■ **BRIEF**: All entries are to be given again verbatim.

Records:

begin

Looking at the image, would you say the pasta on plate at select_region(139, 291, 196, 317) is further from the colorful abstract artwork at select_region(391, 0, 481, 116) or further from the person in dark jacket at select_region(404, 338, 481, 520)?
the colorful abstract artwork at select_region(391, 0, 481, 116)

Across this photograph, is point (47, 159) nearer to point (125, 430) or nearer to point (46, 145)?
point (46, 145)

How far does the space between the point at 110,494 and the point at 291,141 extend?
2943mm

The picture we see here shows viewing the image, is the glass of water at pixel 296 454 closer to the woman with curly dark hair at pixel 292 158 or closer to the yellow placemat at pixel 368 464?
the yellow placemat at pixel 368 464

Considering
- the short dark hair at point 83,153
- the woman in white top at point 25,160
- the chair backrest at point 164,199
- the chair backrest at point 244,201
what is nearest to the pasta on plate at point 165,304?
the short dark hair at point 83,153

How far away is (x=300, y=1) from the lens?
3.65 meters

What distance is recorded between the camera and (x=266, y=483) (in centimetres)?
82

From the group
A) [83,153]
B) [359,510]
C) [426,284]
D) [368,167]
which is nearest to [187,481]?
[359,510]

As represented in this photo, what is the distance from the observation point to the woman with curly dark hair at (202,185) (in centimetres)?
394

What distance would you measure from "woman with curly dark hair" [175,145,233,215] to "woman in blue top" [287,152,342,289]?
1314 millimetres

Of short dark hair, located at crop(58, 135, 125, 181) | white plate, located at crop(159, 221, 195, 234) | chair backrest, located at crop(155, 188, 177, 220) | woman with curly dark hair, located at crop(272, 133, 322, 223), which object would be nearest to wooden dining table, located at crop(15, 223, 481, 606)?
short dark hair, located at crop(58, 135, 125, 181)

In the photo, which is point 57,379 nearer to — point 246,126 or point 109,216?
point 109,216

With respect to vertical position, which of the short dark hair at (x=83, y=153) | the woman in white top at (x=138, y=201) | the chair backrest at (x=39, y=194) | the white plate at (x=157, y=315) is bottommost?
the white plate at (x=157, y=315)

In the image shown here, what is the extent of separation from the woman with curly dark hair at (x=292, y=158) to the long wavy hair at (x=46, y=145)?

end

■ **SOLUTION TO THIS PROBLEM**:
Looking at the image, would you say the pasta on plate at select_region(139, 291, 196, 317) is further from the colorful abstract artwork at select_region(391, 0, 481, 116) or further from the person in dark jacket at select_region(404, 338, 481, 520)?
the colorful abstract artwork at select_region(391, 0, 481, 116)

Across this photograph, is point (47, 159) nearer to point (125, 430) or nearer to point (46, 145)?
point (46, 145)

How far does the space between the point at 110,494 and the point at 291,141 extend?
2943mm

The picture we see here shows viewing the image, is the glass of water at pixel 296 454 closer to the woman with curly dark hair at pixel 292 158 or closer to the yellow placemat at pixel 368 464?
the yellow placemat at pixel 368 464

Considering
- the short dark hair at point 83,153
- the woman in white top at point 25,160
- the chair backrest at point 164,199
- the chair backrest at point 244,201
what is nearest to the pasta on plate at point 165,304?
the short dark hair at point 83,153

How far away is (x=300, y=1) from the lens?
3.65 meters

What distance is recorded between the camera and (x=266, y=483) (in centimetres)?
82

From the group
A) [83,153]
B) [359,510]
C) [426,284]
D) [368,167]
which is nearest to [187,481]?
[359,510]

As represented in this photo, what is the distance from the observation point to the woman with curly dark hair at (202,185) (in centimetres)?
394

What distance would you measure from "woman with curly dark hair" [175,145,233,215] to "woman in blue top" [287,152,342,289]?
1314 millimetres

Of short dark hair, located at crop(58, 135, 125, 181) | white plate, located at crop(159, 221, 195, 234) | chair backrest, located at crop(155, 188, 177, 220) | woman with curly dark hair, located at crop(272, 133, 322, 223), which object would be nearest to wooden dining table, located at crop(15, 223, 481, 606)?
short dark hair, located at crop(58, 135, 125, 181)

In the photo, which is point 57,379 nearer to — point 246,126 or point 109,216?
point 109,216

With respect to vertical position, which of the short dark hair at (x=83, y=153) | the woman in white top at (x=138, y=201) | the chair backrest at (x=39, y=194) | the white plate at (x=157, y=315) is bottommost?
the white plate at (x=157, y=315)

In the image shown here, what is the extent of separation from the woman with curly dark hair at (x=292, y=158) to the long wavy hair at (x=46, y=145)?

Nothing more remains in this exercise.